═════ TEXT BLOCK
The bounty of manikins and the renovated and upgraded simulation lab would not be possible without the generosity of Morton Plant Mease Health Care Foundation. A $1 million grant funded the sim lab alone.
Wright uses the lab primarily for assessing new LPNs during their internship. Classes are scheduled each month through the end of the year. During the class in February, Wright had adult Hal set up in Patient Room 1 and watched intently from the control room through a two-way mirror. She was running a congestive heart failure scenario. Cynthia Elmore, an LPN in the ER at St. Joseph’s Hospital-South, was one of the trainees.
Hal, or Charlie Donaldson as he was called in the exercise, had come into the ER with shortness of breath, fatigue and swelling of the feet and ankles. Elmore did everything she would have if Charlie were a real patient. She asked the appropriate questions, gathered data, took vital signs, and when his breathing worsened, she called a doctor (played by Wright). She administered an IV push medication – her first experience with that – and continued to monitor the patient as well as interact with his daughter (played by a clinical educator).
After the session, there was a debrief, as always, to assess what went well and not so well. It’s a time for the trainee to reflect, review and discuss what happened during the simulation.
“This is where the learning occurs,’’ Wright said.
Elmore, though nervous during the simulation, found the experience valuable.
══════════
═════ RECORD SET
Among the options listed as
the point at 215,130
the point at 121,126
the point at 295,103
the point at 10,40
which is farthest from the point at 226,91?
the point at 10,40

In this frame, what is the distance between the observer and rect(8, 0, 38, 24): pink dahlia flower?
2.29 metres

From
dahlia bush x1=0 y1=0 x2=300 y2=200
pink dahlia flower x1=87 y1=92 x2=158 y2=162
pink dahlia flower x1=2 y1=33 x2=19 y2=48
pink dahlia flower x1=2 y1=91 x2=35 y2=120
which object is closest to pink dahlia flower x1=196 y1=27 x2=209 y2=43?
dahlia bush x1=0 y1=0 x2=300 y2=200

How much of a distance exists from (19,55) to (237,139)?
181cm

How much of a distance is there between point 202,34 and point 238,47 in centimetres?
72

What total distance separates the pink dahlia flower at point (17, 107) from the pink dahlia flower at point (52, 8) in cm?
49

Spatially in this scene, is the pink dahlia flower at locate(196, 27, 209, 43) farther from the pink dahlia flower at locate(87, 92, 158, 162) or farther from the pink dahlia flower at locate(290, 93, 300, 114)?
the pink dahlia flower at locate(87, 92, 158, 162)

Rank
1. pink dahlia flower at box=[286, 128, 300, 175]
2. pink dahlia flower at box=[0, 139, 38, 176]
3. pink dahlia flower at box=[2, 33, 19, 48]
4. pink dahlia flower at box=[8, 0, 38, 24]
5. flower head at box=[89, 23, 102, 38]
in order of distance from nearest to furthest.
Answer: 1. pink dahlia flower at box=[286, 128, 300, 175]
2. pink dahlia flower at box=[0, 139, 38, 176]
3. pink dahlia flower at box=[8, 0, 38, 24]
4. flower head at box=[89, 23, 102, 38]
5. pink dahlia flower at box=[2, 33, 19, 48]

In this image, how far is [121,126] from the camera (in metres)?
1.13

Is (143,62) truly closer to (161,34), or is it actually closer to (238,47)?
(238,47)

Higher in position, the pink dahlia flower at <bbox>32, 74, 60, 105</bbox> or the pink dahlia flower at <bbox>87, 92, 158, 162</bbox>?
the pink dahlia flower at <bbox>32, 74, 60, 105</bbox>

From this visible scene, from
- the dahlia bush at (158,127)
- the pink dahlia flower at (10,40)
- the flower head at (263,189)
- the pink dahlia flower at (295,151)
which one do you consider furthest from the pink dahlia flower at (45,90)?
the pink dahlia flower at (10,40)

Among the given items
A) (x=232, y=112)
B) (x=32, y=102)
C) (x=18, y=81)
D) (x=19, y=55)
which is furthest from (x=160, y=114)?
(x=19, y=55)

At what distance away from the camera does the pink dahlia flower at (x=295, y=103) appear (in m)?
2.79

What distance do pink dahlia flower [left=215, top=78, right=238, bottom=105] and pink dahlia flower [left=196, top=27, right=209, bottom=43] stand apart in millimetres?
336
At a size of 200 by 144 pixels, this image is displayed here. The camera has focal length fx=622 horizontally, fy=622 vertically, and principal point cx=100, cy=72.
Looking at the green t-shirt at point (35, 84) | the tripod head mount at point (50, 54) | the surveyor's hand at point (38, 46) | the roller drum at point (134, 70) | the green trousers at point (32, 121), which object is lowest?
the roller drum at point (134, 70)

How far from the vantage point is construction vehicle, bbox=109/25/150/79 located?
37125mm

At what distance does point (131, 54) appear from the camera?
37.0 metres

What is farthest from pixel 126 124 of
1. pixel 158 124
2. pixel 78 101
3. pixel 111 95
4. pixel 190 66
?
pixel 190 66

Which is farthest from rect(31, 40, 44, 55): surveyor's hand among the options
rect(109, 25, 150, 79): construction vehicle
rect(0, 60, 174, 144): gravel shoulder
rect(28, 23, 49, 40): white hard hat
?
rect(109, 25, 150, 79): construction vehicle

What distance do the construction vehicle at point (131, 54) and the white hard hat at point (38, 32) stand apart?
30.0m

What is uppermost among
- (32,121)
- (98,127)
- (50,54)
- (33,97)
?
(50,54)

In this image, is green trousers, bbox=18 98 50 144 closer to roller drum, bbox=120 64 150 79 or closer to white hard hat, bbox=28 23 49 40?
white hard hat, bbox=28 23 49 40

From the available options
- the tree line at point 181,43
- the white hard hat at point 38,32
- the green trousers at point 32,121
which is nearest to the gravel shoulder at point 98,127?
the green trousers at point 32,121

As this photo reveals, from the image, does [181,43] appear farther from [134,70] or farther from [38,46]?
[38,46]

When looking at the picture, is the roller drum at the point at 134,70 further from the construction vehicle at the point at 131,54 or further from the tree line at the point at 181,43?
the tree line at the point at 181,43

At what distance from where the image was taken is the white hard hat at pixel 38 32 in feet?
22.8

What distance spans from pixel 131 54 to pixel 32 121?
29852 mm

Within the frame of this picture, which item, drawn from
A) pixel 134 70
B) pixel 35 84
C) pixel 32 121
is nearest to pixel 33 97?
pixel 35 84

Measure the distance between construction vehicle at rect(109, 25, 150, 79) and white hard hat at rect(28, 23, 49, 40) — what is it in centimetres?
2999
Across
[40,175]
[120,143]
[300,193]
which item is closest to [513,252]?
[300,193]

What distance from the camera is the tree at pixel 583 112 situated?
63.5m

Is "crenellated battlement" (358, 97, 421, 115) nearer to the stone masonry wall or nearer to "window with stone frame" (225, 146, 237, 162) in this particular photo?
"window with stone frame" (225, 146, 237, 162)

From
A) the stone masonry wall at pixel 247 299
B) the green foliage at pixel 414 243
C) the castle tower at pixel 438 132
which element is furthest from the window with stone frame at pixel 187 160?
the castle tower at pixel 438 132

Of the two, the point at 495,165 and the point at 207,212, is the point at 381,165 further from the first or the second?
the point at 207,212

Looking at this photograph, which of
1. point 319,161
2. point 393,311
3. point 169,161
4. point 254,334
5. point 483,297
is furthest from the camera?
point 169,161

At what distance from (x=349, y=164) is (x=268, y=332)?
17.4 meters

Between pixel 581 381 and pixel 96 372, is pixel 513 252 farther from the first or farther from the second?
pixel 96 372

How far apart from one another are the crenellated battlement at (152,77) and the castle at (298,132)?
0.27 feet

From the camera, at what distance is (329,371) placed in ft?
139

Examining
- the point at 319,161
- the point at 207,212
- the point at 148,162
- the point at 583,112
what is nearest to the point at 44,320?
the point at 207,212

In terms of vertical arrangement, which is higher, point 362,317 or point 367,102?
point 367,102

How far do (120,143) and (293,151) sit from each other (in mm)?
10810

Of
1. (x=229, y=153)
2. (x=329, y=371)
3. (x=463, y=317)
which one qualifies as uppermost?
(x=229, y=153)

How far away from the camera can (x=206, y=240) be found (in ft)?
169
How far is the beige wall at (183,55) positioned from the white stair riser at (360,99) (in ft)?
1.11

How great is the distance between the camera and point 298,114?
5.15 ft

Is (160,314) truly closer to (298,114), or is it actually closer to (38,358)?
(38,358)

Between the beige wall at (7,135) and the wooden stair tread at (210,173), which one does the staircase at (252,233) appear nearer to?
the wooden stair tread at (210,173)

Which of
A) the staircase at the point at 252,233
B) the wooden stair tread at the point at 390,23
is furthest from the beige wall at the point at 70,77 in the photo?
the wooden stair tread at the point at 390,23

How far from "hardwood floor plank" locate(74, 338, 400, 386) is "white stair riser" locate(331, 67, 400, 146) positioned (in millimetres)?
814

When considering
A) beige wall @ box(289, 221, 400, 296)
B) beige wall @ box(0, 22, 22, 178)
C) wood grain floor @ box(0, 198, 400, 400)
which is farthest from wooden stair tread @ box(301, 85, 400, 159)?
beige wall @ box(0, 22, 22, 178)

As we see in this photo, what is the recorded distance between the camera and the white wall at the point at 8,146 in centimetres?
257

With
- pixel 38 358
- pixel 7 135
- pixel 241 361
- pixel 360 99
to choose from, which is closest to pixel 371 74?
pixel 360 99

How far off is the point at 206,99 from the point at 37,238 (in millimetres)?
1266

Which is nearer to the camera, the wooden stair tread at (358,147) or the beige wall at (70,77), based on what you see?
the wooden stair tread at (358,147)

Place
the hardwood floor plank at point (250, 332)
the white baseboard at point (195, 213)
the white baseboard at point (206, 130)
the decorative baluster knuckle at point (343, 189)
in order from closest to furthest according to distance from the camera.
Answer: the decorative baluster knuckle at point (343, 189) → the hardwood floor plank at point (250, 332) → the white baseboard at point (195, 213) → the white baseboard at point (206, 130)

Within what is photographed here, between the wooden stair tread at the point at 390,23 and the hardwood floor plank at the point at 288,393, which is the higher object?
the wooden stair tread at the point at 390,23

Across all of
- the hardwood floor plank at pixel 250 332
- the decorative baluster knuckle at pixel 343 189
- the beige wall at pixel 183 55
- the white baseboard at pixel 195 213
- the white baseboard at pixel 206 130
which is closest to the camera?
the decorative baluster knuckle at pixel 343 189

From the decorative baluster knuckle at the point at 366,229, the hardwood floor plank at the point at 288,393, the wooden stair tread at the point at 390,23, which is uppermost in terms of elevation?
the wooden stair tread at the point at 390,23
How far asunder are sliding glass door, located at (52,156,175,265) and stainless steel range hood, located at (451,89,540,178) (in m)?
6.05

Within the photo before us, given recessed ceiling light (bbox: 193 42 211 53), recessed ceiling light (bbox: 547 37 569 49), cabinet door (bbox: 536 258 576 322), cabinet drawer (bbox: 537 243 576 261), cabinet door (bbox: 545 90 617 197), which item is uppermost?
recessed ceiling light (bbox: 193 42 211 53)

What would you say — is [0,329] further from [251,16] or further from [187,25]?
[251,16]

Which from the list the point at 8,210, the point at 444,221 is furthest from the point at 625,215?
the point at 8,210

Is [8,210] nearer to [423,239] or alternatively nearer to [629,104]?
══════════
TASK LIST:
1. List the symptoms that Charlie Donaldson had when he came into the ER in the simulation lab text.
2. Sum up the simulation lab text in two sentences.
3. Give again the stretch of the simulation lab text from "Hal, or Charlie" through "occurs,’’ Wright said.".
The data has nothing to do with the simulation lab text.

ACTIVITY ANSWERS:
1.
Shortness of breath
Fatigue
Swelling of the feet and ankles

2. A renovated simulation lab, funded by the Morton Plant Mease Health Care Foundation, is used by Wright mainly to assess new LPNs, and in February she ran a congestive heart failure scenario in which trainee Cynthia Elmore cared for the manikin Hal as if he were a real patient. After the session came a debrief for the trainee to reflect on what happened, which Wright called the place "where the learning occurs," and Elmore, though nervous, found the experience valuable.

3.
Hal, or Charlie Donaldson as he was called in the exercise, had come into the ER with shortness of breath, fatigue and swelling of the feet and ankles. Elmore did everything she would have if Charlie were a real patient. She asked the appropriate questions, gathered data, took vital signs, and when his breathing worsened, she called a doctor (played by Wright). She administered an IV push medication – her first experience with that – and continued to monitor the patient as well as interact with his daughter (played by a clinical educator).
After the session, there was a debrief, as always, to assess what went well and not so well. It’s a time for the trainee to reflect, review and discuss what happened during the simulation.
“This is where the learning occurs,’’ Wright said.